As GoDaddy Deals With SOPA Fallout, Hollywood Wants To Punish GoDaddy For Enabling Infringement
from the as-the-godaddy-turns dept
We've always been a bit baffled by GoDaddy's original support of COICA/PIPA/SOPA. As we noted in the fall, under the original definitions in SOPA, GoDaddy itself was almost certainly a rogue site. If you do searches on various trademarks, its recommendation engine certainly appeared to facilitate infringement by suggesting possible domains that would likely be infringing. What I actually forgot was that GoDaddy was already being sued over this very issue (which, you would think would make its legal team hyper-aware of this issue), and (even better) that lawsuit is coming from Hollywood, its main partner in pushing SOPA/PIPA through Congress.Yes, the Academy of Motion Picture Arts and Sciences (AMPAS), better known as the folks behind the Academy Awards (the Oscars), launched a lawsuit against GoDaddy back in May of 2010 over this very issue. And, just last week, as GoDaddy was coming to terms with the complaints from the public, AMPAS was in court trying to force GoDaddy founder and ex-CEO Bob Parsons to give a deposition about the company's practices.
The article linked above, by Eriq Gardner at THResq, notes that many people believe that the completely mixed messages come from Parsons'... unique style of managing the company:
... in advance of a February cut-off date for discovery, AMPAS wishes to depose Parsons, whose “fingerprints are all over GoDaddy’s domain name monetization programs,” according to the brief.Now, as I stated when AMPAS filed the lawsuit, this case seems pretty ridiculous, and it seems pointless to blame GoDaddy for the actions of its users registering these domains -- even if (as the lawsuit contends), GoDaddy makes money from people parking these domains. We called it "absurd" at the time... and we stand by it.
And in the process, perhaps get some answers about why Parsons has seemingly been two-faced on the piracy front.
One example given is a post that Parsons wrote for his personal blog. In it, Parsons takes issue with the practice known as “kiting,” where registrars take advantage of a 5-day grace period to put up mini-Web sites loaded with search engine bait. Later, on his blog, Parsons discussed a trademark lawsuit against Dotster – “a registrar who hasn’t exactly been a stranger to domain kiting,” he said – for registering many misspellings of trademarked names, and associating them with search engine pages.
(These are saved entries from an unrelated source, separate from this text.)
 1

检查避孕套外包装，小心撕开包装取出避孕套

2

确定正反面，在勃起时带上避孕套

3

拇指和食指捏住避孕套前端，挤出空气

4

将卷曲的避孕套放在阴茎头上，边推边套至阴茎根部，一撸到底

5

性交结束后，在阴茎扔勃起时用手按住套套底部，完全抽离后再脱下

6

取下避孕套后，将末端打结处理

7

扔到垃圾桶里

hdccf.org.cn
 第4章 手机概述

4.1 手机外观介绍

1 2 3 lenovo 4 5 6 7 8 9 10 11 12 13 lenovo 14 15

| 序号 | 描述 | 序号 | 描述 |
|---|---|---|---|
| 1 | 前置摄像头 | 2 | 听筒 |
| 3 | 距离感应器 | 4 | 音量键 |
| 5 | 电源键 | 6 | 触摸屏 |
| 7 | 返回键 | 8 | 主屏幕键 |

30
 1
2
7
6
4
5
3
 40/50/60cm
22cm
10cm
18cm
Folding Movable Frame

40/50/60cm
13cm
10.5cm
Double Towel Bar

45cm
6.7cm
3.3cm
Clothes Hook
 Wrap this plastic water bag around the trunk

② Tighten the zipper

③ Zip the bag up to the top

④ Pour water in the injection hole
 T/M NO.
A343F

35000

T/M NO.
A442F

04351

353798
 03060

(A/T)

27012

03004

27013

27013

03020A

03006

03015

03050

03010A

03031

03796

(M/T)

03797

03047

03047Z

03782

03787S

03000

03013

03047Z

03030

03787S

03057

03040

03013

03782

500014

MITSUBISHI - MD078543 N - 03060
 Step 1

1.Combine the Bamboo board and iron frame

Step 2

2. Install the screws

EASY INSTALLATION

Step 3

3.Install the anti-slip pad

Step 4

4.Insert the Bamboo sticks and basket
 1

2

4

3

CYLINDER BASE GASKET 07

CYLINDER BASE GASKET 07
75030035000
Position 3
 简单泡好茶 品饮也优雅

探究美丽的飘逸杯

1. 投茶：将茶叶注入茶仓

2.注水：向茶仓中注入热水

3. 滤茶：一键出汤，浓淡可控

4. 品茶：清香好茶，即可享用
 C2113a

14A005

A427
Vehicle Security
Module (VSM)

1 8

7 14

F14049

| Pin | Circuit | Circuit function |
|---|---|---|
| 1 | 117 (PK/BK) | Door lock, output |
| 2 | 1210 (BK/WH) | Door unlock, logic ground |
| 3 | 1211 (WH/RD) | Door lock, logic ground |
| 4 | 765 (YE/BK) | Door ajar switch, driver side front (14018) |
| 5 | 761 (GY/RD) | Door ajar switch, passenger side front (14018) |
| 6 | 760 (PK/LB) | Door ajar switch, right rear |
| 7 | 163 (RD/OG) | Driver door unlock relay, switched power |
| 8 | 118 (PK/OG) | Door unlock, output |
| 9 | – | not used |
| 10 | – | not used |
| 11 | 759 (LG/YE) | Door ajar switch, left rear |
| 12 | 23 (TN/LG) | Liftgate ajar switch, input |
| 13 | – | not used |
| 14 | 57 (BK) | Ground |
“This is exactly AMPAS’s complaint in this case,” says the plaintiff. “That its marks are famous and well-known; that GoDaddy monetizes domain names incorporating AMPAS’s trademarks – having received 60 cease/desist letters from AMPAS – yet continues to park domain names incorporating AMPAS’s marks.”
But it's even more absurd in the context of SOPA/PIPA. You would think that, being subject to such absurd lawsuits over enabling infringement (oh, and don't forget the other similar lawsuit against GoDaddy from the Michael Jackson estate...), the company would be extra sensitive to laws that would put it at greater risk. It really calls into question what people are thinking over there, even if they have "backed down" from their support of the bills.